Это, конечно, новый-очередной виток цивилизационного конвейера в технологиях и эстетике съемок кино о Риме. Это уже не «Бен-Гур» и «Клеопатра» - с необходимостью строить города пирамид в пустыне и воспроизводить ипподромы размером с города, с привлечением тысяч конников и местных жителей, с актерами старой школы с их театральными позами и разорванными в клочья страстями. Это уже не «Рим» и «Спартак» - по необходимости наполовину артхаусные, когда артисты ходят, глядя под ноги и периодически шарахаясь в стороны, между макропиксельными вставками и живыми декорациями, и ведут линии своих персонажей на грани между реализмом и постиронией, потому что иначе в этом цирке не получается. В «300 спартанцев» и «Беовульфе» режиссеры вообще стерли грань между живой игрой и мультфильмом, потому что эстетическое чутье указало им это единственно верное решение. В «Обреченных на славу» уже всё вокруг – зеленый экран, и артисты привыкли жить в нем, уже перестроили саму технику игры, научились. Они чувствуют себя органично в виртуальном мире и ходят по нему как по миру живому. Это как первый «Дум» и последний «Дум» в шлеме виртуальной реальности. Теперь уже можно без издевки насладиться реализмом нарисованного мира, и колесничные гонки, и панорама Вечного города, и покои цезаря, и нубийская охота на льва, - всё уже смотрится плавно и гармонично.

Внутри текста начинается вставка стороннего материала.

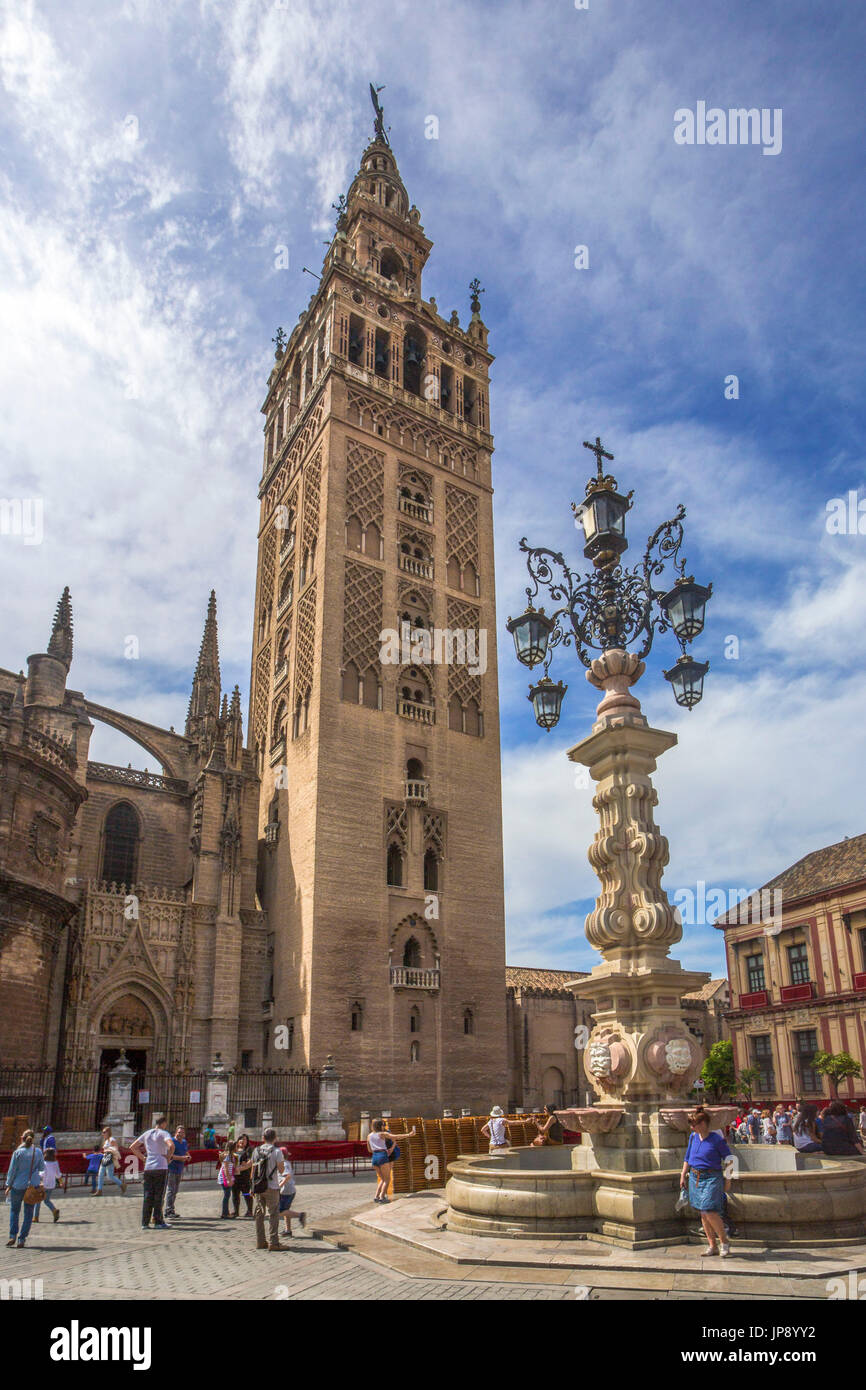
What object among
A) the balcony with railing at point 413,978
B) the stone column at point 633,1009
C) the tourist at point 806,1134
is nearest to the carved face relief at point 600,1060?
the stone column at point 633,1009

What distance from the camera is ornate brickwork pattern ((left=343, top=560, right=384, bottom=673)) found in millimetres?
32281

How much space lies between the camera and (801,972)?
35062mm

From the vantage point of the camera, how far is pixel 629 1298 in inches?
246

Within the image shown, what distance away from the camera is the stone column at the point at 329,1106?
24359 mm

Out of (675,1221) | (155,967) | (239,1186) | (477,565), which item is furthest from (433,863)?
(675,1221)

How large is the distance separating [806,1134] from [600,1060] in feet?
14.5

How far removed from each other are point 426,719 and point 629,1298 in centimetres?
2715

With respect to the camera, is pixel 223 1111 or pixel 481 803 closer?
pixel 223 1111

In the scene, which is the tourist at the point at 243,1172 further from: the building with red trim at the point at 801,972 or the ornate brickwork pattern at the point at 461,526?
the ornate brickwork pattern at the point at 461,526

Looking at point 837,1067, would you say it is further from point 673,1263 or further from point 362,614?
point 673,1263

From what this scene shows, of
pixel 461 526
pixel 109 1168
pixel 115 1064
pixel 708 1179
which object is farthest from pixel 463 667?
pixel 708 1179

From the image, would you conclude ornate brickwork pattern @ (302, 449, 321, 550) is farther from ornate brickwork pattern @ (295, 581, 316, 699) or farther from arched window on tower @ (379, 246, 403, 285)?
arched window on tower @ (379, 246, 403, 285)

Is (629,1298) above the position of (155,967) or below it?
below
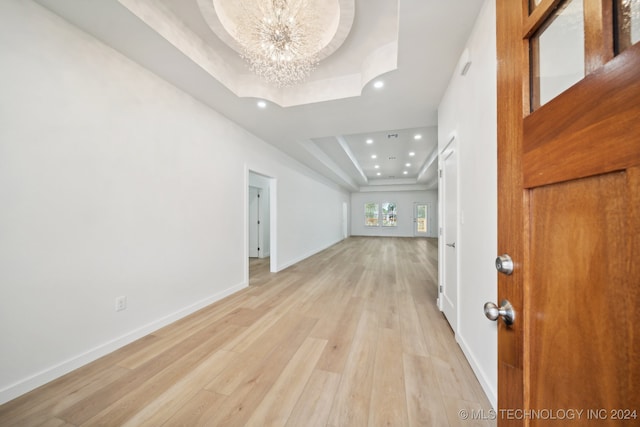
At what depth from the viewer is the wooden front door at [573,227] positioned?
377 millimetres

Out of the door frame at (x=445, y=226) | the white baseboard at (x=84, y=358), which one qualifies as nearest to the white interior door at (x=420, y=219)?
the door frame at (x=445, y=226)

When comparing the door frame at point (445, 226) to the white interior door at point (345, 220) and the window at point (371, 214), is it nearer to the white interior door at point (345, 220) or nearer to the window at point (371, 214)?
the white interior door at point (345, 220)

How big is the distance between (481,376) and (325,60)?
10.3 feet

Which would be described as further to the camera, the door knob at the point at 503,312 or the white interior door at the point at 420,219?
the white interior door at the point at 420,219

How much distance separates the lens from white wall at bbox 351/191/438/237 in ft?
37.1

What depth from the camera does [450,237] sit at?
7.98ft

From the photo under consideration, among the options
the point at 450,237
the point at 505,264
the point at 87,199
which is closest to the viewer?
the point at 505,264

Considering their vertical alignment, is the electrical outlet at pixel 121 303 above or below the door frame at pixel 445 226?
below

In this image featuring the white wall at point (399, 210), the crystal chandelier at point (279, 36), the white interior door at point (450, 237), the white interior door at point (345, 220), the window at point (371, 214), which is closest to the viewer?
the crystal chandelier at point (279, 36)

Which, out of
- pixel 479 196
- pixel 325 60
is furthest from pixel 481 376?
pixel 325 60

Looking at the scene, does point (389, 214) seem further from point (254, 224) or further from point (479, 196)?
point (479, 196)

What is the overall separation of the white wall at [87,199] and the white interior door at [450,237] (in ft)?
9.54

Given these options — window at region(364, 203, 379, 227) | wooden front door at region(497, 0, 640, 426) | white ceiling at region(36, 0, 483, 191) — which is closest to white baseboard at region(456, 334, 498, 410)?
wooden front door at region(497, 0, 640, 426)

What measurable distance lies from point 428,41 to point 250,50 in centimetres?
154
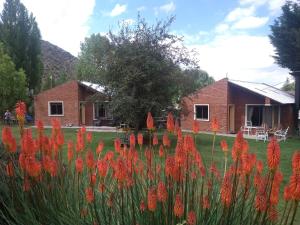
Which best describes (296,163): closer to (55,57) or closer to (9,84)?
(9,84)

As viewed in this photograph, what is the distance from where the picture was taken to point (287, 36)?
88.4 ft

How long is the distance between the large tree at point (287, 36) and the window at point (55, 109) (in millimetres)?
19544

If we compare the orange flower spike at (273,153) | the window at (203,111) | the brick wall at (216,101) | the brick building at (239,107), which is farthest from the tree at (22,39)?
the orange flower spike at (273,153)

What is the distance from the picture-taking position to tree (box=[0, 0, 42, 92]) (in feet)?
153

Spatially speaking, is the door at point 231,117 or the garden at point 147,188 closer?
the garden at point 147,188

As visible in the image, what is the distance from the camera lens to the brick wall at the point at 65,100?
33.1 metres

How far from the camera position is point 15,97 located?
121ft

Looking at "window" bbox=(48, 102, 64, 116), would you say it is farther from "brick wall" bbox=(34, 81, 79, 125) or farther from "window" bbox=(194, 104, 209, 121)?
"window" bbox=(194, 104, 209, 121)

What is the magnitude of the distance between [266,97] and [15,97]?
24742mm

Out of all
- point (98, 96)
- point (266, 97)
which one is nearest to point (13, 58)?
point (98, 96)

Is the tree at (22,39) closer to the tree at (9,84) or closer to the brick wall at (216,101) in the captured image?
the tree at (9,84)

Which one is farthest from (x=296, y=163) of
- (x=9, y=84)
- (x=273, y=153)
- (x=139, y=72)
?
(x=9, y=84)

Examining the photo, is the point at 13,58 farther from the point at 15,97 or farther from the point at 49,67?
the point at 49,67

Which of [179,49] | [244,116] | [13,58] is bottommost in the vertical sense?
[244,116]
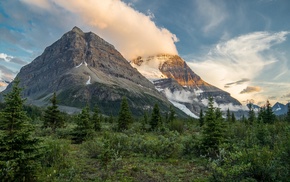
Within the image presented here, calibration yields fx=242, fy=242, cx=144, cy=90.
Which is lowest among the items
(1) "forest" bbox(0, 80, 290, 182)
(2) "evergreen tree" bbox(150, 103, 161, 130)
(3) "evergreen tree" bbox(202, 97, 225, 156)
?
(1) "forest" bbox(0, 80, 290, 182)

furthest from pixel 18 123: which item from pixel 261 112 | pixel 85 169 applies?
pixel 261 112

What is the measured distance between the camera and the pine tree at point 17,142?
37.1ft

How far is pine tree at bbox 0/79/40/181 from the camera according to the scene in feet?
37.1

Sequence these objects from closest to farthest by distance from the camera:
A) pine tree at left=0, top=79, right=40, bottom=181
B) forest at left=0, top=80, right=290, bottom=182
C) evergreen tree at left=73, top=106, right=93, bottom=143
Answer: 1. forest at left=0, top=80, right=290, bottom=182
2. pine tree at left=0, top=79, right=40, bottom=181
3. evergreen tree at left=73, top=106, right=93, bottom=143

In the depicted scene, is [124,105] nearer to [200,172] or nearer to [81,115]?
[81,115]

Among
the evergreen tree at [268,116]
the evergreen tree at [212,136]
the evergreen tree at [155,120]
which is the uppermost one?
the evergreen tree at [268,116]

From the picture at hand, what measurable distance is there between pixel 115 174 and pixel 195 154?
9163mm

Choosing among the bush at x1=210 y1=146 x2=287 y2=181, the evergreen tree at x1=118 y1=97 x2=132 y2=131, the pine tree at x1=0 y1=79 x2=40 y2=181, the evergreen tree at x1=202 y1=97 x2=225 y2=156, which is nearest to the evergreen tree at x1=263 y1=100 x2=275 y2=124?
the evergreen tree at x1=118 y1=97 x2=132 y2=131

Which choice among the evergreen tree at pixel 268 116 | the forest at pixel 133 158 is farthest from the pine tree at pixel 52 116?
the evergreen tree at pixel 268 116

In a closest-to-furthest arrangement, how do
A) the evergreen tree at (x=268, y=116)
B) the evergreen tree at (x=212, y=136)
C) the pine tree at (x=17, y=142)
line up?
the pine tree at (x=17, y=142) < the evergreen tree at (x=212, y=136) < the evergreen tree at (x=268, y=116)

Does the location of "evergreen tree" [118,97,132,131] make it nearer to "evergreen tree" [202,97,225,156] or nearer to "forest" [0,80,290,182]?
"forest" [0,80,290,182]

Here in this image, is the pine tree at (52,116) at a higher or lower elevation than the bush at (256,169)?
higher

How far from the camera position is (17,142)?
12062 mm

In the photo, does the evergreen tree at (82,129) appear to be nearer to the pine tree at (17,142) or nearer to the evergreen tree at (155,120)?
the pine tree at (17,142)
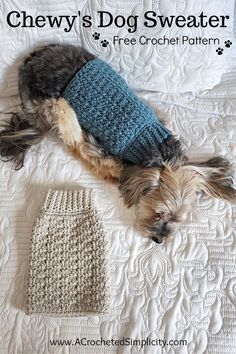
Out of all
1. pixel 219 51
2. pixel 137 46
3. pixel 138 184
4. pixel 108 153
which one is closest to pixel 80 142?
pixel 108 153

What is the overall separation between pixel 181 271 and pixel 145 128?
0.42m

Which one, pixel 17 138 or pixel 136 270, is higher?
pixel 17 138

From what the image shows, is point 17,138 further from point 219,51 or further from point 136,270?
point 219,51

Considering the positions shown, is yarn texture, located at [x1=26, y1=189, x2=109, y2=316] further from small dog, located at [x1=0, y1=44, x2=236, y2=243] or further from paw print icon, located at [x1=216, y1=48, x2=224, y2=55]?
paw print icon, located at [x1=216, y1=48, x2=224, y2=55]

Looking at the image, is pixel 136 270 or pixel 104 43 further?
pixel 104 43

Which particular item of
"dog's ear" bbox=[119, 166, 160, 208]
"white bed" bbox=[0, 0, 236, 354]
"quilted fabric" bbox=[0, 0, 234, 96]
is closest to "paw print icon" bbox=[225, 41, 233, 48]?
"quilted fabric" bbox=[0, 0, 234, 96]

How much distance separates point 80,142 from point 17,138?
0.19 metres

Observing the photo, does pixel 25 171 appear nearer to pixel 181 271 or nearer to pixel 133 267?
pixel 133 267

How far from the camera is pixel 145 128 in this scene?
4.08 feet

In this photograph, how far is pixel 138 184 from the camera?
3.93 feet

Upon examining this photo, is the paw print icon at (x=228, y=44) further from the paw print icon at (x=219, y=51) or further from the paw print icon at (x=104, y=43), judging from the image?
the paw print icon at (x=104, y=43)

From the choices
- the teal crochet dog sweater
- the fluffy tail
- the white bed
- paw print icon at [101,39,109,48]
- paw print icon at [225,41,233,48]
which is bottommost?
the white bed

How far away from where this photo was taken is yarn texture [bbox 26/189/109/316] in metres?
1.08

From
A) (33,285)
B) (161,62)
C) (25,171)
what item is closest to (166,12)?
(161,62)
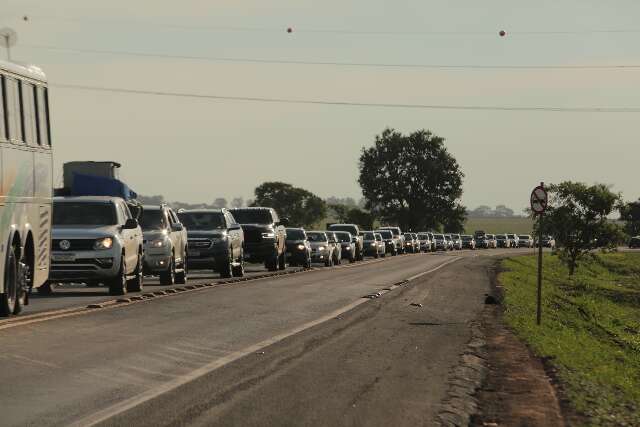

Поднаторевший в сериальной культуре человек получит от фильма удовольствие, по-сорокински говоря, плюс-плюс-похорошо, то есть не оргазм, но максимум приятности. Просто без определенной насмотренности никак не выработать разумную и здравую снисходительность, которая позволяет не замечать сюжетные ляпы и огрехи, которые вполне логичны и объясняются самим процессом съемок и обязательными сериальными ритуалами. Ну не может одна героиня не объяснить другой героине (хотя б выбрана иногородняя), что такое весталки, когда они появляются в кадре, – да, целых две минуты, с примерами. Ну не может домовладелец не взять на работу мать только что купленной рабыни, если она его нашла и вломилась к нему в дом. Ну не может император Веспасиан не объяснить своему сыну технологию окраски материи с помощью аммиака, вводя налог на общественные туалеты: как иначе он произнесет свое «деньги не пахнут»? Ну и некоторые реалии нашего пластмассового времени, само собой, не могут не быть отражены: купленных для сексуальных утех рабынь никто не харасит, если нет совпадения по вайбу, ну как можно? Вообще матроны с радостью участвуют в оргиях с оголением, а рабынь всех берегут, как весталок, видимо, на черный день. То есть запрета на секс в сериале нет, он такой же, как в «Риме» - сдержанный, но есть, главное только – чтобы без насилия. Мы такое, в принципе, одобряем, хотя и снобируем. С бродягами на улице состоятельные господа общаются, начиная с «добрый вечер». К императору люди с улицы приходят как к себе домой. В гладиаторскую тюрьму-казарму можно зайти-выйти, если сказать охраннику-сирийцу «хай, бро, как сам» на его языке, ну и т.д. Но это условности.